The Act covers all employers in California with 20 or more employees, however, it will have the greatest effect on employers with 20 to 49 employees who are not currently required to provide parental leave under the Family Medical Leave Act (FMLA) or the California Family Rights Act (CFRA).  Under the Act, employers must maintain and pay for the continued healthcare coverage of the employee while on leave, and guarantee reinstatement to the same or comparable position upon the employee’s return from leave.

Salary History Questions

Under AB 168, employers are now prohibited from asking for a job applicant’s salary history during the hiring process.  Employers also cannot seek an applicant’s salary history through an agent or third party.

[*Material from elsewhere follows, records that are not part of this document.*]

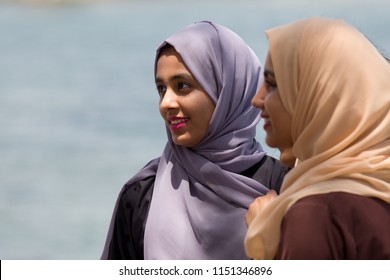 Oman women. 20th April 2017. Muscat city, Oman, Asia.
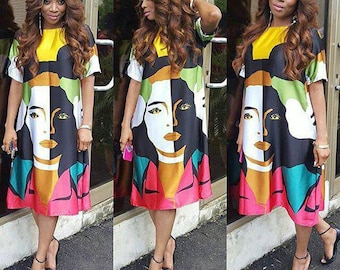 Trendy Faceprint yellow multicolored silk dress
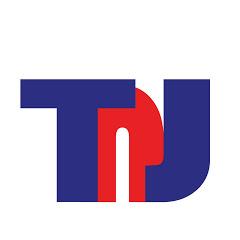 TNJ TV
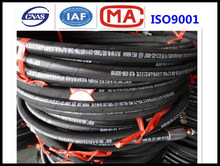 Flame Retardant Durable Hydraulic Rubber Gas Hose Pipe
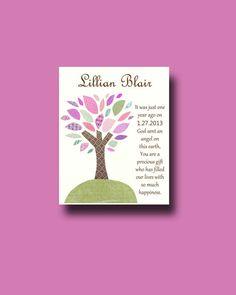 First Birthday Gift 1st Girl Baby Girls By BoutiqueBlu 1000 Tree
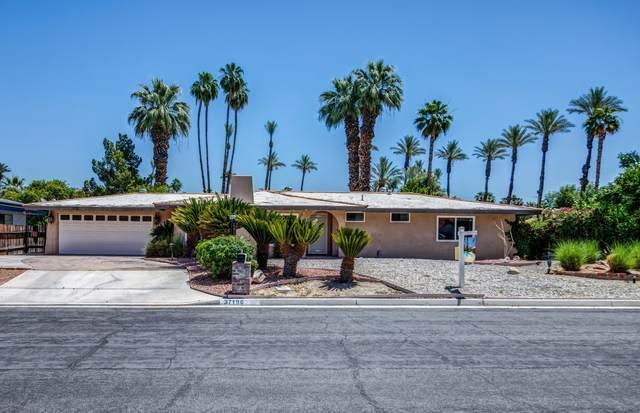 37190 Palmdale Road, Rancho Mirage, CA 92270 (MLS #219042847) :: The Sandi Phillips Team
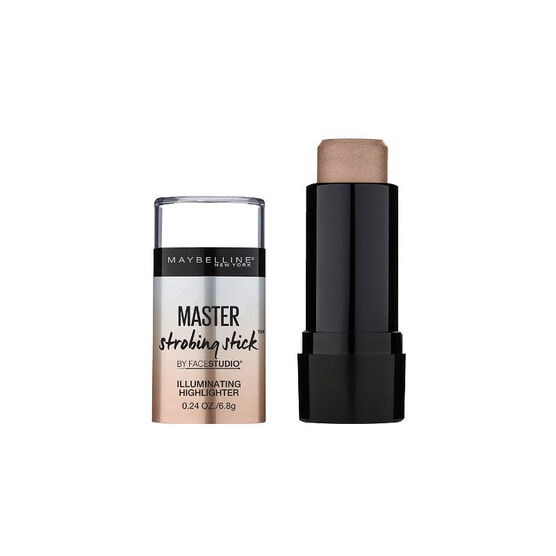 Maybelline Face Studio Strobing Stick - Medium Nude Glow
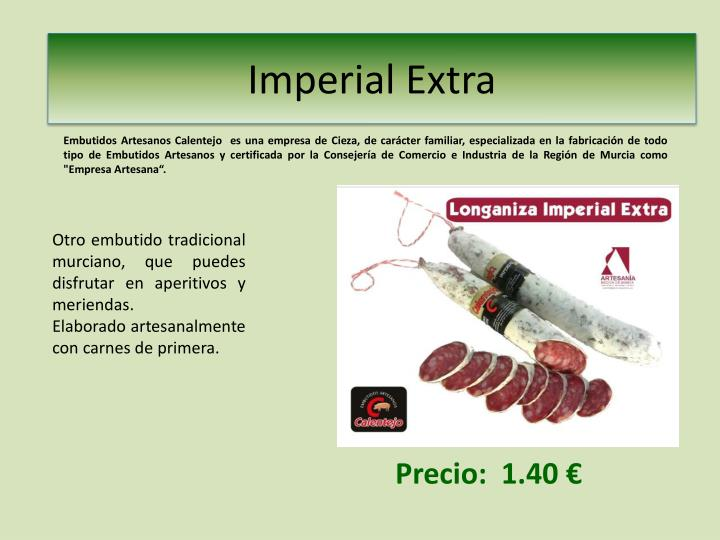 Imperial extra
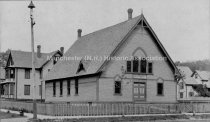 Image of First Presbyterian Church, 2nd and Bath Streets - PH 212
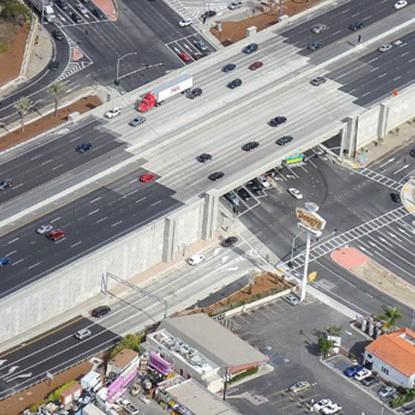 I-5 HOV Improvement Project between Avenida Pico and Avenida Vista Hermosa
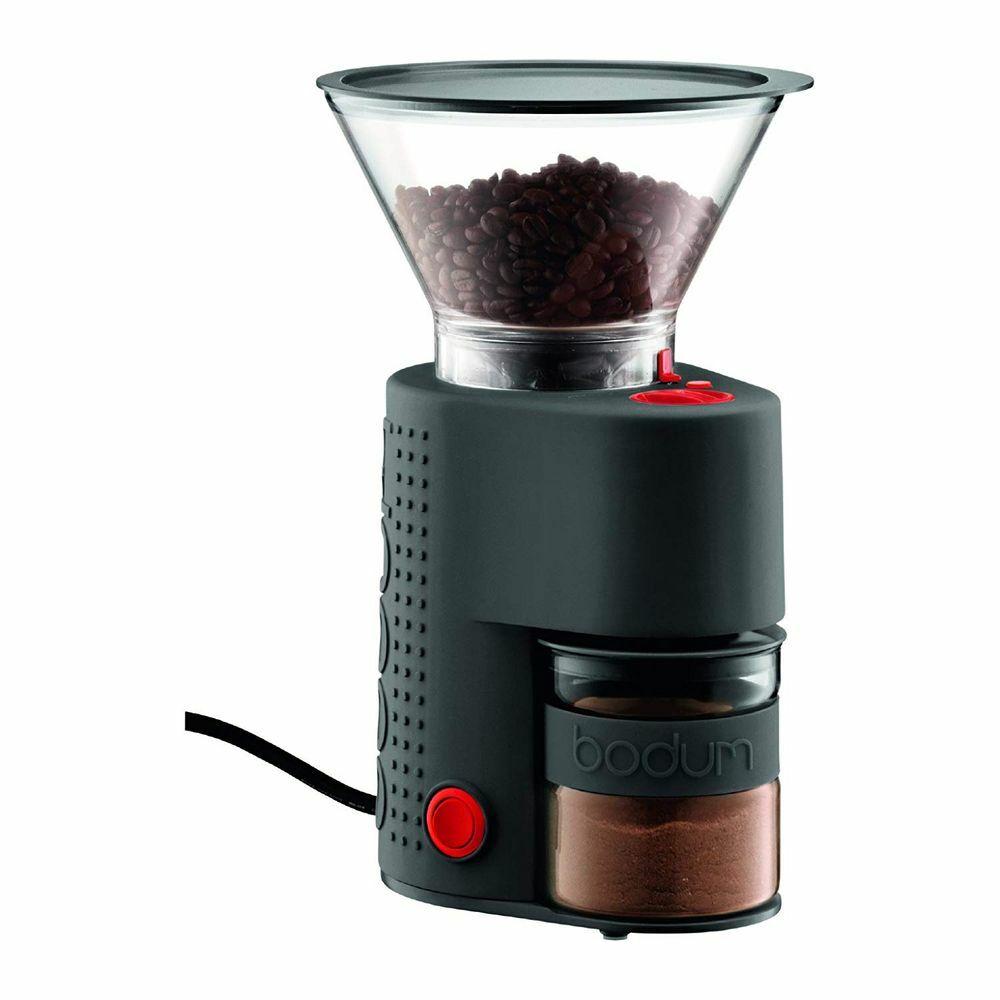 Bodum Bistro Electric Burr kávédaráló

The law prohibits employers from relying on salary history information as a factor in determining whether to offer employment or what salary to pay the applicant.  If an applicant, however, voluntarily provides his/her salary history without prompting, the employer may consider that information.  Upon reasonable request from the job applicant, employers must also provide the applicant with the pay scale for the position sought.

Starting January 1, 2018, employers in California must ensure that their job applications and other hiring forms do not include any questions that request or prompt the applicant to disclosure salary history information.

“Ban-the-Box” Law

AB 1008 prohibits employers from seeking criminal history information on job applications and from inquiring about or considering an applicant’s conviction history before making a conditional offer of employment.  An employer may seek certain criminal history information only after a conditional offer of employment is given to the job applicant.  However, arrests that did not result in a conviction, sealed or expunged convictions, and juvenile crimes still may not be considered.

Once a criminal history is obtained, an employer cannot deny an applicant a position solely, or in part, on a conviction history without the employer first performing an “individualized assessment.”  The law sets forth specific factors to be considered in making the assessment.

If, based on the individual assessment, an employer decides that the applicant’s criminal history is disqualifying, (before a final decision can be made) the employer must notify the applicant of the decision in writing through a specific notice process detailed in the law.  California employers should ensure that their job applications or other initial hiring forms comply with this new law.

Gender Identity and Expression Harassment Training

SB 396 requires that California employers with 50 or more employees include in their bi-annual harassment training program a discussion about preventing harassment based on gender identity, gender expression, and sexual orientation.  The new law also requires that a poster on transgender rights developed by the DFEH be displayed in the workplace.

Workplace Immigration Protection

AB 450 (The Immigrant Worker Protection Act) is intended to protect workers from immigration enforcement while on the job as part of a group of laws designed to create a “sanctuary state.”  The law prohibits employers from (1) providing federal immigration enforcement agents access to nonpublic areas of a business without a warrant, and (2) providing agents access to employee records without a subpoena or warrant, expect for Form I-9 inspections which require specific procedures be followed.

An employer that improperly provides access to federal immigration agents or fails to follow the specific requirements for Form I-9 inspections can be subject to significant fines.

Construction Contractors Wage Liability

AB 1701 makes general contractors responsible for any unpaid wages, benefits or contributions that a subcontractor owes a worker for work performed under the contract.  The law applies to contracts entered into on or after January 1, 2018.  The law also requires subcontractors to provide payroll records to general contractors upon request to confirm wages and other benefits are being properly made.  General contractors may establish protections in the contract for liabilities incurred on behalf of subcontractors.  Therefore, it is important that general contractors incorporate appropriate indemnification provisions to mitigate any potential liability caused by a subcontractor’s failure to comply with wage and hour laws.